Several of the parties that must approve the measure in parliament said on Tuesday that they opposed a proposal to hike income tax to help fund it, forcing Monti to reconsider his plans. Monti, who has been the target of constant sniping from across the political spectrum since his centrist alliance won only around 10 percent of the vote at February's inconclusive election, faced more criticism after the delay to the decree.
He told parliament last month that he "couldn't wait" to leave office, but the deadlock following the election has prevented him from stepping down because no other government can be formed to replace him. Stefano Fassina, economics spokesman for the center-left Democratic party, said the decision was "disconcerting" and that Monti must explain it in parliament, while Luigi Casero of the center-right People of Freedom called it "extremely grave." Before the delay, Fassina had said it was unacceptable for the government to fund the repayments through tax hikes.”

(emphasis added)
So apparently the Italian government owes some €40 billion in payments to companies it has bought goods and services from.

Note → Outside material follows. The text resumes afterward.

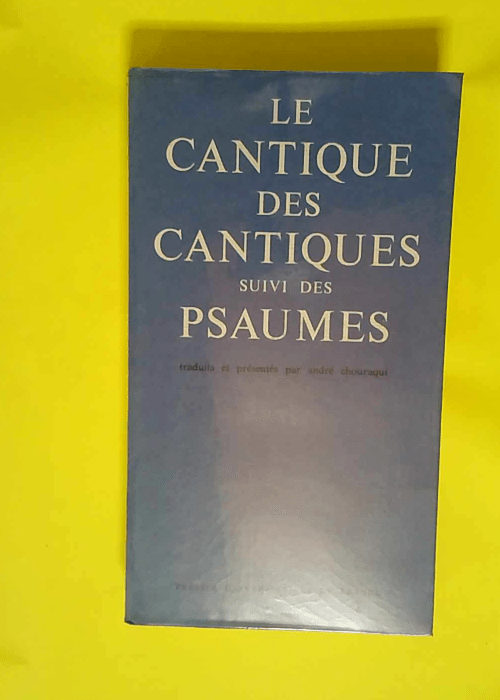 Le Cantique des cantiques Psaumes  – André Chouraqui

The problem appears to be that it doesn't actually have the money.
It could raise the money via tax hikes, but Italians are already burdened by a plethora of new taxes Monti saw fit to introduce in the course of his 'austerity' regime. It is important to remember in this context that Monti's 'austerity' was structured as 'almost no spending cuts, but tons of tax increases'. As in many other European countries where austerity is practiced, it has been implemented in a manner designed to ensure that the State does not shrink. Needless to say, these tax increases are not exactly popular, so Italian politicians are now shying away from imposing even more of them (Monti's election result stands as a stark warning to them).
However, that leaves the arrears problem unsolved. We can only speculate here, but there has to be a reason why these arrears have piled up to such an alarming degree. One guess would be that additional borrowing to pay them would mean to violate Italy's fiscal targets in the context of the 'fiscal compact'. If any of our readers have a better idea or can provide some more color, please don't hold back.
It is clear though that with commercial suppliers are sitting on unpaid claims to the State amounting to €40 billion, there must be a noticeable impact on  economic activity. After all, the suppliers have delivered and incurred costs. So Draghi had a point there.
However, one must also ask what it actually is the government is buying and whether the associated activities should not better be privatized anyway. All over Europe governments have a way too large share of the economy. This is inefficient and wasteful, and as can now be seen in Italy, even has the potential to become a life-or-death issue for suppliers relying on government payment in countries suffering a fiscal crisis. In this context, it is also not too big a surprise that the French economy is spiraling down the drain at such astonishing speed – the French government's spending amounts to 56% of GDP.